BlockBeats News, May 15th. Prior to the official inauguration of the new Federal Reserve Chair Kevin Wash, the U.S. Treasury market saw a significant uptick, with the overall yield curve rising and market expectations for the interest rate path tightening noticeably.
Data shows that the U.S. 2-year Treasury yield rose to 4.065%, hitting a new high since March 2025; the 10-year yield rose to 4.530%, reaching its highest level since May 2025; and the 30-year yield surpassed 5.071%, marking a new high since July 2025, with rates at both ends of the curve moving up simultaneously.
Analysts pointed out that the short-term rates have exceeded the upper limit of the Fed's target rate range, indicating that the market is "prematurely tightening financial conditions" through the rising yields as a form of "bond vigilante" behavior, indirectly constraining policy space by raising funding costs.

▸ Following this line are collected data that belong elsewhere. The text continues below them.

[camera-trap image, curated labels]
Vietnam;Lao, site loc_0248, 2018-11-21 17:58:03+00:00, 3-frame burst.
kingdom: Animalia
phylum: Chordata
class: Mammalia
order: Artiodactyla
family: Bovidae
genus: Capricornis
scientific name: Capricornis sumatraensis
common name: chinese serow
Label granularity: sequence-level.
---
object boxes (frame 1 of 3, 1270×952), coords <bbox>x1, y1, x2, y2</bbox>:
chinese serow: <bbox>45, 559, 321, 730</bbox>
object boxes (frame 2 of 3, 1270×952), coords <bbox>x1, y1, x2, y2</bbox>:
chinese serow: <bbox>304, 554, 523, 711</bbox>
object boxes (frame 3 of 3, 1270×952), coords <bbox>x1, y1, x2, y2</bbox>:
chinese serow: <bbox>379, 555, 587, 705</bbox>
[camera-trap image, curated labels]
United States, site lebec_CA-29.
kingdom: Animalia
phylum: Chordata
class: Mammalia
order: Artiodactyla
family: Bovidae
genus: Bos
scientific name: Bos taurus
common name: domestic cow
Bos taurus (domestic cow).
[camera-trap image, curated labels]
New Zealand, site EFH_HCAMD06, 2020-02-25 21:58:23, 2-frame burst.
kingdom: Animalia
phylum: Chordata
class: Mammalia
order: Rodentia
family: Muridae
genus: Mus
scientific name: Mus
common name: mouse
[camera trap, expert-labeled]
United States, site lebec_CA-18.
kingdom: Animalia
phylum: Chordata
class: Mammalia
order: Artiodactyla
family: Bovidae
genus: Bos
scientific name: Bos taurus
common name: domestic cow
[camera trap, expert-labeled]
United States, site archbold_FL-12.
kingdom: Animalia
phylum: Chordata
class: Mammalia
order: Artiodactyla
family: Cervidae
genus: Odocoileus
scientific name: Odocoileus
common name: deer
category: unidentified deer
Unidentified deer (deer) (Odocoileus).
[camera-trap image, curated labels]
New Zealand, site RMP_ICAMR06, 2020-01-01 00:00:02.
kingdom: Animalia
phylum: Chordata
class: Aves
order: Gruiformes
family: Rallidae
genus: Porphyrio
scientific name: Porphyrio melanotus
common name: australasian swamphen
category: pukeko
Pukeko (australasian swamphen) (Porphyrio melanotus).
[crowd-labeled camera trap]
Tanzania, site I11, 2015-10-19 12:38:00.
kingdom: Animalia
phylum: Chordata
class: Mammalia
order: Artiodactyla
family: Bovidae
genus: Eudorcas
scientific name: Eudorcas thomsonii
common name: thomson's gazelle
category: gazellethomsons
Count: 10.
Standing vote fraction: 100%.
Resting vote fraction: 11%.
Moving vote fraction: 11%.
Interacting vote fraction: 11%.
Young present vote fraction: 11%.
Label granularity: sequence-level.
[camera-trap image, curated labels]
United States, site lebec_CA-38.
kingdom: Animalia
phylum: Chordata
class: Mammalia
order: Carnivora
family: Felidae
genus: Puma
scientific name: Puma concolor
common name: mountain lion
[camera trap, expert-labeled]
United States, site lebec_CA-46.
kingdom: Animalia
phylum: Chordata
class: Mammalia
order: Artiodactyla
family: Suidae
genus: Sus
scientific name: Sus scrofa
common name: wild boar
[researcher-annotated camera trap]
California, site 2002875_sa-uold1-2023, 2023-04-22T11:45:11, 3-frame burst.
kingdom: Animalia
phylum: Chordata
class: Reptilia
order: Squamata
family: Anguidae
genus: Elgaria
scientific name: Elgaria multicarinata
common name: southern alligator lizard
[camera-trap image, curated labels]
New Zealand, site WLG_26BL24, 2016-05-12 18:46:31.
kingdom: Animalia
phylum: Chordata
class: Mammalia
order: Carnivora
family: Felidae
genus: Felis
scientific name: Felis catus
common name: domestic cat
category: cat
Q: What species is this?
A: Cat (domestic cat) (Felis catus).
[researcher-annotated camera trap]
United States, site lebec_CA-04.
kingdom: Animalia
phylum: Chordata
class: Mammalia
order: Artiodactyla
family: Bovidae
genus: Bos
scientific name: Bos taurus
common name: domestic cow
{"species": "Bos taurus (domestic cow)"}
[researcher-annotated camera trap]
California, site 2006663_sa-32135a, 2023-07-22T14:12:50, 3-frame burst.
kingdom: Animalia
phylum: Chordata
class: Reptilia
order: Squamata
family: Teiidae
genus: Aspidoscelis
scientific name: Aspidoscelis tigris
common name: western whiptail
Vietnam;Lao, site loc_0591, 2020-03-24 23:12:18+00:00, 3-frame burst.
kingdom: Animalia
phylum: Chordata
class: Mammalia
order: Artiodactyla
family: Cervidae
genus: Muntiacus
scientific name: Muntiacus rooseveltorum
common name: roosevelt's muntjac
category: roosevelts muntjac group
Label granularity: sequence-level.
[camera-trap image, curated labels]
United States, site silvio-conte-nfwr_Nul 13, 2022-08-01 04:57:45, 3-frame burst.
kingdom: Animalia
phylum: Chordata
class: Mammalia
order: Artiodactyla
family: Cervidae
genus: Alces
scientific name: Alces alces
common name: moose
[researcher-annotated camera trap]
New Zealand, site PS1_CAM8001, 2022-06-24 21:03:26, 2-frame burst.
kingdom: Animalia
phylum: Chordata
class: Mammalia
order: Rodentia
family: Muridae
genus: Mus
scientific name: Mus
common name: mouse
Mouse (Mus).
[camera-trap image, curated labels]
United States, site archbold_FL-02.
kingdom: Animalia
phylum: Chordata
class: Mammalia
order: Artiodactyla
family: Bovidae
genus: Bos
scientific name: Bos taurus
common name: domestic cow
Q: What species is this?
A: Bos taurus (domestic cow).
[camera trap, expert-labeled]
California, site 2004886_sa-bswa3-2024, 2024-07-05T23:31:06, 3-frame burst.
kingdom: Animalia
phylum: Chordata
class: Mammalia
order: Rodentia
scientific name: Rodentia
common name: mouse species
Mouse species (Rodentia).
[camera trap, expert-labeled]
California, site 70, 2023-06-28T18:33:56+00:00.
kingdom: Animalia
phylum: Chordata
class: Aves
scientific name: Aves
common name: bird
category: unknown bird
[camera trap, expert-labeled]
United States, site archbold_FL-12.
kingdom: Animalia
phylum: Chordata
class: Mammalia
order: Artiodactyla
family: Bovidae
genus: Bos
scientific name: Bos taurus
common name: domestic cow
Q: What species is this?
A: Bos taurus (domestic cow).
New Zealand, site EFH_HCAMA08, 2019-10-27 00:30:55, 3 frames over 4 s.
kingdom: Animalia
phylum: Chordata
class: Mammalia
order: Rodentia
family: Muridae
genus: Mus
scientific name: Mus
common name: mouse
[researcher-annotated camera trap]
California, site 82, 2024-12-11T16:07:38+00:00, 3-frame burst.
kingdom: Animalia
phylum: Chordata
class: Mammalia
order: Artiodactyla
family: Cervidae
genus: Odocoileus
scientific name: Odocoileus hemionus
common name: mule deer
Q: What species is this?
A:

The market generally believes that with lingering inflation pressures, rising energy prices, and the impact of geopolitical conflicts, U.S. inflation stickiness is strengthening, leading to a further postponement of rate cuts. CME rate futures indicate that keeping rates unchanged throughout the year remains the baseline scenario, with the probability of rate hikes also increasing.
At the same time, the U.S. consumer end is notably affected by the rise in oil prices, with CPI approaching 4%, further weakening the loose monetary policy conditions.
Analysis suggests that the divergence between the bond market and policy expectations is widening, and the new Federal Reserve policy cycle may already be subject to a "reverse constraint" from the market interest rate environment before it formally begins.